Fig. 3. pMFM test case: example subject.

Fig. 3.

Layout is the same as in Fig. 2. (A to C) The training data are simulated using a network of pMFM neural masses. Depending on the network input, these can be forced into the monostable regime (down- or up-state) or into the bistable regime. The dynamics is noise driven, with noise strength varying across regions. (D) Time series generated with the original model and the FC. Three examples are shown in the bottom panel, with a window of 100 s on the right. (E) Inferred regional parameters (top left) and subject-specific parameter. Circles are added for visual aid because of the small SDs.

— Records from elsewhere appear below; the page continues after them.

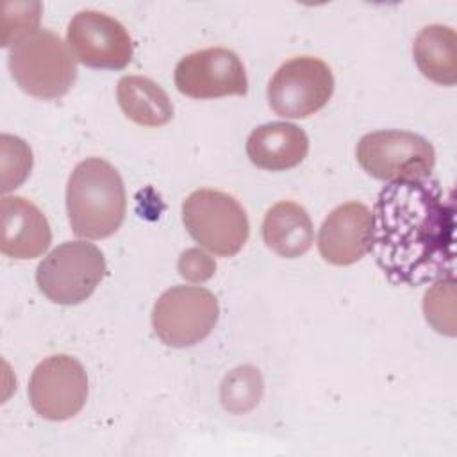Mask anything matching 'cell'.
I'll list each match as a JSON object with an SVG mask.
<instances>
[{
  "instance_id": "obj_1",
  "label": "cell",
  "mask_w": 457,
  "mask_h": 457,
  "mask_svg": "<svg viewBox=\"0 0 457 457\" xmlns=\"http://www.w3.org/2000/svg\"><path fill=\"white\" fill-rule=\"evenodd\" d=\"M375 262L396 286L455 278V200L436 179L395 180L371 211Z\"/></svg>"
},
{
  "instance_id": "obj_2",
  "label": "cell",
  "mask_w": 457,
  "mask_h": 457,
  "mask_svg": "<svg viewBox=\"0 0 457 457\" xmlns=\"http://www.w3.org/2000/svg\"><path fill=\"white\" fill-rule=\"evenodd\" d=\"M66 209L75 236L84 239L112 236L127 211L125 186L118 170L100 157L80 161L68 179Z\"/></svg>"
},
{
  "instance_id": "obj_3",
  "label": "cell",
  "mask_w": 457,
  "mask_h": 457,
  "mask_svg": "<svg viewBox=\"0 0 457 457\" xmlns=\"http://www.w3.org/2000/svg\"><path fill=\"white\" fill-rule=\"evenodd\" d=\"M7 64L20 89L39 100L64 96L77 79V64L68 43L46 29L16 43Z\"/></svg>"
},
{
  "instance_id": "obj_4",
  "label": "cell",
  "mask_w": 457,
  "mask_h": 457,
  "mask_svg": "<svg viewBox=\"0 0 457 457\" xmlns=\"http://www.w3.org/2000/svg\"><path fill=\"white\" fill-rule=\"evenodd\" d=\"M182 221L200 246L220 257L236 255L250 234V223L241 204L218 189L193 191L182 202Z\"/></svg>"
},
{
  "instance_id": "obj_5",
  "label": "cell",
  "mask_w": 457,
  "mask_h": 457,
  "mask_svg": "<svg viewBox=\"0 0 457 457\" xmlns=\"http://www.w3.org/2000/svg\"><path fill=\"white\" fill-rule=\"evenodd\" d=\"M105 275V257L86 241H66L55 246L37 266L39 291L54 303L77 305L89 298Z\"/></svg>"
},
{
  "instance_id": "obj_6",
  "label": "cell",
  "mask_w": 457,
  "mask_h": 457,
  "mask_svg": "<svg viewBox=\"0 0 457 457\" xmlns=\"http://www.w3.org/2000/svg\"><path fill=\"white\" fill-rule=\"evenodd\" d=\"M355 157L370 177L387 182L430 179L436 164L434 146L407 130H377L362 136Z\"/></svg>"
},
{
  "instance_id": "obj_7",
  "label": "cell",
  "mask_w": 457,
  "mask_h": 457,
  "mask_svg": "<svg viewBox=\"0 0 457 457\" xmlns=\"http://www.w3.org/2000/svg\"><path fill=\"white\" fill-rule=\"evenodd\" d=\"M216 296L200 286H173L155 302L152 327L171 348H186L205 339L218 323Z\"/></svg>"
},
{
  "instance_id": "obj_8",
  "label": "cell",
  "mask_w": 457,
  "mask_h": 457,
  "mask_svg": "<svg viewBox=\"0 0 457 457\" xmlns=\"http://www.w3.org/2000/svg\"><path fill=\"white\" fill-rule=\"evenodd\" d=\"M334 93V75L318 57L300 55L286 61L268 84V104L282 118L302 120L327 105Z\"/></svg>"
},
{
  "instance_id": "obj_9",
  "label": "cell",
  "mask_w": 457,
  "mask_h": 457,
  "mask_svg": "<svg viewBox=\"0 0 457 457\" xmlns=\"http://www.w3.org/2000/svg\"><path fill=\"white\" fill-rule=\"evenodd\" d=\"M87 375L71 355L57 353L43 359L32 371L29 400L45 420L64 421L77 416L87 400Z\"/></svg>"
},
{
  "instance_id": "obj_10",
  "label": "cell",
  "mask_w": 457,
  "mask_h": 457,
  "mask_svg": "<svg viewBox=\"0 0 457 457\" xmlns=\"http://www.w3.org/2000/svg\"><path fill=\"white\" fill-rule=\"evenodd\" d=\"M175 86L189 98L211 100L246 95L248 79L236 52L214 46L184 55L175 66Z\"/></svg>"
},
{
  "instance_id": "obj_11",
  "label": "cell",
  "mask_w": 457,
  "mask_h": 457,
  "mask_svg": "<svg viewBox=\"0 0 457 457\" xmlns=\"http://www.w3.org/2000/svg\"><path fill=\"white\" fill-rule=\"evenodd\" d=\"M66 43L73 57L89 68L123 70L132 61V39L114 18L86 9L68 23Z\"/></svg>"
},
{
  "instance_id": "obj_12",
  "label": "cell",
  "mask_w": 457,
  "mask_h": 457,
  "mask_svg": "<svg viewBox=\"0 0 457 457\" xmlns=\"http://www.w3.org/2000/svg\"><path fill=\"white\" fill-rule=\"evenodd\" d=\"M373 218L361 202L337 205L321 223L318 234L320 255L334 266H350L371 250Z\"/></svg>"
},
{
  "instance_id": "obj_13",
  "label": "cell",
  "mask_w": 457,
  "mask_h": 457,
  "mask_svg": "<svg viewBox=\"0 0 457 457\" xmlns=\"http://www.w3.org/2000/svg\"><path fill=\"white\" fill-rule=\"evenodd\" d=\"M0 214V250L4 255L12 259H36L48 250L52 230L37 205L23 196H4Z\"/></svg>"
},
{
  "instance_id": "obj_14",
  "label": "cell",
  "mask_w": 457,
  "mask_h": 457,
  "mask_svg": "<svg viewBox=\"0 0 457 457\" xmlns=\"http://www.w3.org/2000/svg\"><path fill=\"white\" fill-rule=\"evenodd\" d=\"M309 152L307 134L295 123L271 121L253 129L246 139V155L261 170L286 171L298 166Z\"/></svg>"
},
{
  "instance_id": "obj_15",
  "label": "cell",
  "mask_w": 457,
  "mask_h": 457,
  "mask_svg": "<svg viewBox=\"0 0 457 457\" xmlns=\"http://www.w3.org/2000/svg\"><path fill=\"white\" fill-rule=\"evenodd\" d=\"M262 239L280 257L303 255L314 243V227L307 211L291 200L277 202L262 220Z\"/></svg>"
},
{
  "instance_id": "obj_16",
  "label": "cell",
  "mask_w": 457,
  "mask_h": 457,
  "mask_svg": "<svg viewBox=\"0 0 457 457\" xmlns=\"http://www.w3.org/2000/svg\"><path fill=\"white\" fill-rule=\"evenodd\" d=\"M116 98L123 114L143 127H162L173 118L166 91L148 77L127 75L118 80Z\"/></svg>"
},
{
  "instance_id": "obj_17",
  "label": "cell",
  "mask_w": 457,
  "mask_h": 457,
  "mask_svg": "<svg viewBox=\"0 0 457 457\" xmlns=\"http://www.w3.org/2000/svg\"><path fill=\"white\" fill-rule=\"evenodd\" d=\"M455 43L457 36L452 27H423L412 43L414 62L421 75L439 86H453L457 82Z\"/></svg>"
},
{
  "instance_id": "obj_18",
  "label": "cell",
  "mask_w": 457,
  "mask_h": 457,
  "mask_svg": "<svg viewBox=\"0 0 457 457\" xmlns=\"http://www.w3.org/2000/svg\"><path fill=\"white\" fill-rule=\"evenodd\" d=\"M43 5L39 2L2 4V46L12 48L27 36L39 30Z\"/></svg>"
},
{
  "instance_id": "obj_19",
  "label": "cell",
  "mask_w": 457,
  "mask_h": 457,
  "mask_svg": "<svg viewBox=\"0 0 457 457\" xmlns=\"http://www.w3.org/2000/svg\"><path fill=\"white\" fill-rule=\"evenodd\" d=\"M0 164H2V193H9L21 186L32 170L30 146L9 134L0 136Z\"/></svg>"
},
{
  "instance_id": "obj_20",
  "label": "cell",
  "mask_w": 457,
  "mask_h": 457,
  "mask_svg": "<svg viewBox=\"0 0 457 457\" xmlns=\"http://www.w3.org/2000/svg\"><path fill=\"white\" fill-rule=\"evenodd\" d=\"M453 298H455V278H443L432 284L423 296V312L427 321L441 334H455L453 320Z\"/></svg>"
},
{
  "instance_id": "obj_21",
  "label": "cell",
  "mask_w": 457,
  "mask_h": 457,
  "mask_svg": "<svg viewBox=\"0 0 457 457\" xmlns=\"http://www.w3.org/2000/svg\"><path fill=\"white\" fill-rule=\"evenodd\" d=\"M261 396V377L259 373L250 368H237L232 375H228L223 382L221 398L223 405L228 411L241 412L253 407Z\"/></svg>"
},
{
  "instance_id": "obj_22",
  "label": "cell",
  "mask_w": 457,
  "mask_h": 457,
  "mask_svg": "<svg viewBox=\"0 0 457 457\" xmlns=\"http://www.w3.org/2000/svg\"><path fill=\"white\" fill-rule=\"evenodd\" d=\"M177 270L180 277L189 282H205L214 275L216 262L202 248H187L179 257Z\"/></svg>"
}]
</instances>
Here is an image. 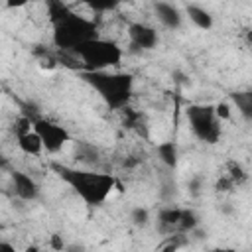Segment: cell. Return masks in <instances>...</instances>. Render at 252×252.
<instances>
[{
	"label": "cell",
	"instance_id": "52a82bcc",
	"mask_svg": "<svg viewBox=\"0 0 252 252\" xmlns=\"http://www.w3.org/2000/svg\"><path fill=\"white\" fill-rule=\"evenodd\" d=\"M128 39L134 47L138 49H154L159 43V33L154 26L144 24V22H132L128 26Z\"/></svg>",
	"mask_w": 252,
	"mask_h": 252
},
{
	"label": "cell",
	"instance_id": "277c9868",
	"mask_svg": "<svg viewBox=\"0 0 252 252\" xmlns=\"http://www.w3.org/2000/svg\"><path fill=\"white\" fill-rule=\"evenodd\" d=\"M73 53L79 57V61L83 63L81 71H104V69H114L122 63L124 51L122 47L112 41V39H104L100 35L77 45L73 49Z\"/></svg>",
	"mask_w": 252,
	"mask_h": 252
},
{
	"label": "cell",
	"instance_id": "9a60e30c",
	"mask_svg": "<svg viewBox=\"0 0 252 252\" xmlns=\"http://www.w3.org/2000/svg\"><path fill=\"white\" fill-rule=\"evenodd\" d=\"M213 108H215V114L220 122L230 120V104L228 102H217V104H213Z\"/></svg>",
	"mask_w": 252,
	"mask_h": 252
},
{
	"label": "cell",
	"instance_id": "9c48e42d",
	"mask_svg": "<svg viewBox=\"0 0 252 252\" xmlns=\"http://www.w3.org/2000/svg\"><path fill=\"white\" fill-rule=\"evenodd\" d=\"M154 12H156V18L161 22V26H165L169 30H177L183 24V14L179 12V8H175L173 4H169L165 0H158L154 4Z\"/></svg>",
	"mask_w": 252,
	"mask_h": 252
},
{
	"label": "cell",
	"instance_id": "8fae6325",
	"mask_svg": "<svg viewBox=\"0 0 252 252\" xmlns=\"http://www.w3.org/2000/svg\"><path fill=\"white\" fill-rule=\"evenodd\" d=\"M185 14L187 18L199 28V30H211L213 28V16L207 8L199 6V4H187L185 8Z\"/></svg>",
	"mask_w": 252,
	"mask_h": 252
},
{
	"label": "cell",
	"instance_id": "5b68a950",
	"mask_svg": "<svg viewBox=\"0 0 252 252\" xmlns=\"http://www.w3.org/2000/svg\"><path fill=\"white\" fill-rule=\"evenodd\" d=\"M187 122L197 136V140L205 144H217L222 136V126L220 120L215 114L213 104H191L185 110Z\"/></svg>",
	"mask_w": 252,
	"mask_h": 252
},
{
	"label": "cell",
	"instance_id": "ac0fdd59",
	"mask_svg": "<svg viewBox=\"0 0 252 252\" xmlns=\"http://www.w3.org/2000/svg\"><path fill=\"white\" fill-rule=\"evenodd\" d=\"M0 250H8V252H12L14 246H12V244H6V242H0Z\"/></svg>",
	"mask_w": 252,
	"mask_h": 252
},
{
	"label": "cell",
	"instance_id": "2e32d148",
	"mask_svg": "<svg viewBox=\"0 0 252 252\" xmlns=\"http://www.w3.org/2000/svg\"><path fill=\"white\" fill-rule=\"evenodd\" d=\"M132 220L136 224H146L148 222V211L146 209H136L134 215H132Z\"/></svg>",
	"mask_w": 252,
	"mask_h": 252
},
{
	"label": "cell",
	"instance_id": "4fadbf2b",
	"mask_svg": "<svg viewBox=\"0 0 252 252\" xmlns=\"http://www.w3.org/2000/svg\"><path fill=\"white\" fill-rule=\"evenodd\" d=\"M81 2L94 12H108V10H114L122 0H81Z\"/></svg>",
	"mask_w": 252,
	"mask_h": 252
},
{
	"label": "cell",
	"instance_id": "ba28073f",
	"mask_svg": "<svg viewBox=\"0 0 252 252\" xmlns=\"http://www.w3.org/2000/svg\"><path fill=\"white\" fill-rule=\"evenodd\" d=\"M12 185H14V193L22 199V201H33L39 195V185L35 183V179L24 171H12Z\"/></svg>",
	"mask_w": 252,
	"mask_h": 252
},
{
	"label": "cell",
	"instance_id": "e0dca14e",
	"mask_svg": "<svg viewBox=\"0 0 252 252\" xmlns=\"http://www.w3.org/2000/svg\"><path fill=\"white\" fill-rule=\"evenodd\" d=\"M32 0H4V6L8 8V10H20V8H24V6H28Z\"/></svg>",
	"mask_w": 252,
	"mask_h": 252
},
{
	"label": "cell",
	"instance_id": "6da1fadb",
	"mask_svg": "<svg viewBox=\"0 0 252 252\" xmlns=\"http://www.w3.org/2000/svg\"><path fill=\"white\" fill-rule=\"evenodd\" d=\"M47 18L51 24V39L57 49L73 51L77 45L98 35V28L93 20L73 12L63 0H45Z\"/></svg>",
	"mask_w": 252,
	"mask_h": 252
},
{
	"label": "cell",
	"instance_id": "8992f818",
	"mask_svg": "<svg viewBox=\"0 0 252 252\" xmlns=\"http://www.w3.org/2000/svg\"><path fill=\"white\" fill-rule=\"evenodd\" d=\"M32 126L33 130L37 132V136L41 138V144H43V152L47 154H57L63 150L65 144L71 142V134L65 126L53 122V120H47V118H33L32 120Z\"/></svg>",
	"mask_w": 252,
	"mask_h": 252
},
{
	"label": "cell",
	"instance_id": "3957f363",
	"mask_svg": "<svg viewBox=\"0 0 252 252\" xmlns=\"http://www.w3.org/2000/svg\"><path fill=\"white\" fill-rule=\"evenodd\" d=\"M79 77L102 98L110 110H122L134 93V75L112 69L104 71H79Z\"/></svg>",
	"mask_w": 252,
	"mask_h": 252
},
{
	"label": "cell",
	"instance_id": "5bb4252c",
	"mask_svg": "<svg viewBox=\"0 0 252 252\" xmlns=\"http://www.w3.org/2000/svg\"><path fill=\"white\" fill-rule=\"evenodd\" d=\"M234 100H236L238 108H240L246 116H250V110H252V96H250V93H236V94H234Z\"/></svg>",
	"mask_w": 252,
	"mask_h": 252
},
{
	"label": "cell",
	"instance_id": "7a4b0ae2",
	"mask_svg": "<svg viewBox=\"0 0 252 252\" xmlns=\"http://www.w3.org/2000/svg\"><path fill=\"white\" fill-rule=\"evenodd\" d=\"M57 175L63 183H67L73 193L91 207L102 205L110 193L114 191L116 179L112 173L106 171H94V169H79V167H67V165H55Z\"/></svg>",
	"mask_w": 252,
	"mask_h": 252
},
{
	"label": "cell",
	"instance_id": "d6986e66",
	"mask_svg": "<svg viewBox=\"0 0 252 252\" xmlns=\"http://www.w3.org/2000/svg\"><path fill=\"white\" fill-rule=\"evenodd\" d=\"M0 96H2V91H0Z\"/></svg>",
	"mask_w": 252,
	"mask_h": 252
},
{
	"label": "cell",
	"instance_id": "30bf717a",
	"mask_svg": "<svg viewBox=\"0 0 252 252\" xmlns=\"http://www.w3.org/2000/svg\"><path fill=\"white\" fill-rule=\"evenodd\" d=\"M16 142H18V148L22 154L26 156H39L43 152V144H41V138L37 136V132L32 128L28 132H22L16 136Z\"/></svg>",
	"mask_w": 252,
	"mask_h": 252
},
{
	"label": "cell",
	"instance_id": "7c38bea8",
	"mask_svg": "<svg viewBox=\"0 0 252 252\" xmlns=\"http://www.w3.org/2000/svg\"><path fill=\"white\" fill-rule=\"evenodd\" d=\"M158 154L159 159L167 165V167H175L177 165V146L173 142H163L158 146Z\"/></svg>",
	"mask_w": 252,
	"mask_h": 252
}]
</instances>
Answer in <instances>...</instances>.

The inferred dynamics in state space of the three example nodes are on the right. The vector field is evaluated assuming network input u = 1 and using the inferred parameters. Background color, velocity magnitude; yellow lines, exemplary simulated time series of the node activity; black- and white-faced circles, stable and unstable fixed points. (F) Inferred regional parameters colored by the ground truth values of the noise strength parameter (top). The original parameter is stored along the diagonal of the inferred parameter space. Bottom: Coloring according to the mean of the original time series, which does not represent an original model parameter, rather a data feature. (G) One example of the time series generated with the trained model and using the inferred parameters. Region-specific features (switching between states and noisiness) are well preserved. Structure of the regional correlations is also reproduced, but the correlations are weaker compared to the original. Note that even if the regional time series exhibit signs of bistability (up- and down-state), this bistability may arise at the network level and not necessarily at the regional level, as evidenced by the phase plots in (E).